3:15 p.m., November 6, 2022
Find out which personalities had a good or bad week. This week, Brigitte Giraud, Gilles Simon, Elon Musk and Merav Michaeli.
Good week
Brigitte Giraud. Despite a close and tense vote – it took 14 ballots and the double vote of the president – the 62-year-old Lyonnaise won the most prestigious of literary prizes for Live fast.
She is only the 13th woman to receive this award in 120 years. In the small living room next door, at Drouant, Simon Liberati, also 62, was awarded the Renaudot for Performance. The deliberation was faster (fifth round) and the winner was chosen by absolute majority.

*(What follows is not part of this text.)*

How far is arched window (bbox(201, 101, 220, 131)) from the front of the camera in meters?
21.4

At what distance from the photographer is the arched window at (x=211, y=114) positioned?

Giles Simon. One thing is certain, the tennis player will no longer appear in this section, at least in a sporting capacity. A month and a half from his 38th birthday, the former 6th in the world (in 2009) said goodbye to the circuit and got into shape. Invited by the organizers of the Rolex Paris Masters, his ranking no longer allowing him to access the table, Simon offered himself in quick succession Andy Murray and Taylor Fritz, 11th at the ATP. Before embarking the public, once stopped by Félix Auger-Aliassime, in a long closing speech, without the slightest (false) note.
bad week
Elon Musk. The richest man in the world never sought to be the most popular. The wave of dismissals he initiated at Twitter, a week after his takeover on October 27, shocked far beyond Silicon Valley. It caused the defection of several big advertisers from the social network. This should not help the billionaire to straighten the accounts of a company weighed down by 13 billion euros in debt.
Merav Michaeli. The leader of the Israeli Labor Party is blamed for being partly responsible for the collapse of the center left in Israel. The former Minister of Transport refused union with the Meretz party. Merav Michaeli had assured that the two parties would be represented in the Knesset. Labor held on with four seats – losing three – but Meretz did not cross the electoral threshold. The left bloc thus falls from 13 to 4 seats in Parliament.